The story of a boy living with Type 1 and his family's journey to raise and train a diabetic alert dog.

Saturday, June 27, 2015


There have been times on this journey when I've questioned Bo's ability to work in public. The time he barked at a woman as she entered the gym where we were training during a basketball practiceThe time he reacted to a cardboard box display in the aisle of the hardware store. The time he reacted to a rolling cart in the market. The time he went running and barking at a gum wrapper on the ground. The time he was whining in the hair salon and gave a false alert. I could go on naming moments on our journey when I had to resort to getting out of Dodge and trying again the next day. Those moments caused me angst and I often reached out to our trainer, Helen, seeking advice and support. Helen always reminded me that Bo was an adolescent dog and that he still had a lot of growing up and maturing to do. Give him time to grow up before you write him off as not being able to work in public was the message I would hear from her. 

How could I have ever imagined then that a day would come when he worked in public with such confidence and ease that instead of feeling all joy, I would also feel sadness. The sadness that comes with realizing your sweet pup is growing up and growing older. That day was today and it was bittersweet.

I was at the outlet mall with Bo. I had just dropped Austin off at the movies; he didn't want to keep Bo with him at the theater, so I took Bo with me to make a return. Bo had worked like a pro in the theater lobby as Austin purchased his ticket and waited for his friends to arrive. Upon leaving the theater he navigated the parking lot in a close heel and loaded into the car just as we have trained. 

When we got to the outlet mall one of the first distractions we encountered was a small child running up to us. I used my body to put space between the child and Bo and Bo kept moving without a second look at the child. We then entered the store where I was making my return. Bo waited on cue at the doorway until I gave him the command to walk with me through it. He stayed in a close heel as I walked through the store to the check-out line. As I waited in line, he made the choice to go down. When we were called to the register, he went down between the counter and my feet. He stayed there until I cued him with my body to stand and walk with me. 

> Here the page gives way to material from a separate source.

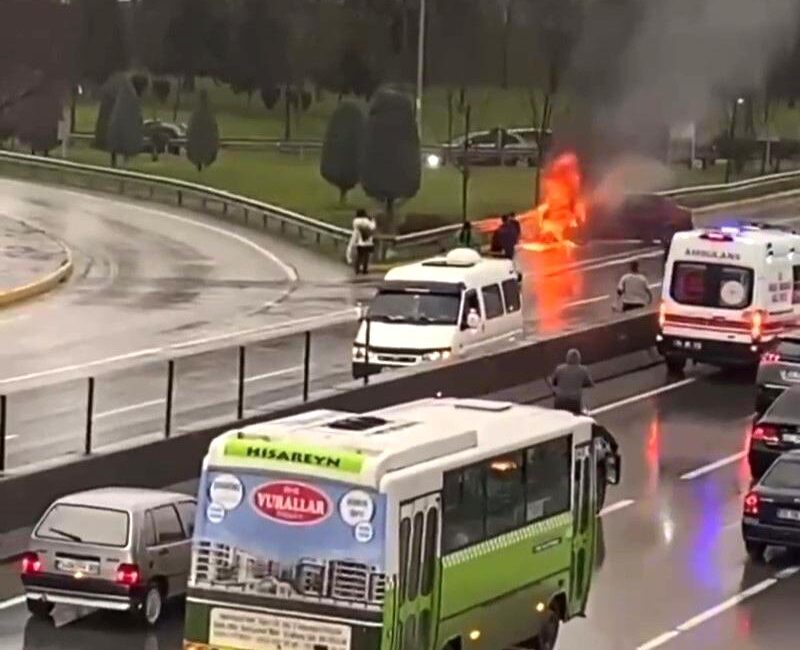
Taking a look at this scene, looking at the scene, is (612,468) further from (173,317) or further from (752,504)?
(173,317)

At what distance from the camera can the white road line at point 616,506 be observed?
27.8 m

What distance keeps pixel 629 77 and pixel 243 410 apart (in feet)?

We left the store and window shopped. We passed strollers, wheelchairs, a cleaning cart and even a large German Shepard who had his eyes locked on Bo. Despite these distractions Bo walked at my side with a loose leash and remained focused on me the entire time. I stopped and he stopped. I stopped and lingered and he stopped and sat at my side. I sat at a cafe table; he went under it and stayed down at my feet. I sat on a mall bench and he laid under it. We encountered a family with young children exiting a storefront and upon hearing my command to wait he stopped immediately -- allowing me to put space between them and us. (If the children were inclined to approach Bo, the space would provide me time to move away.) 

He worked calmly and with confidence the entire time we were out. When we returned to the movie theater to pick-up Austin, as we were waiting in the car, a woman getting out of her car began looking and talking to Bo through the car window. Bo just sat and looked at her with no angst or excitement -- just a calm observation. 

There is no question our pup is maturing and as exciting as it is to see him do the work we've been training him to do, it's also sad to see him grow up. Like Helen says, "They aren't puppies for long. The nipping and potty training and chewing will pass and they need training and guidance but in the end, you will miss the craziness."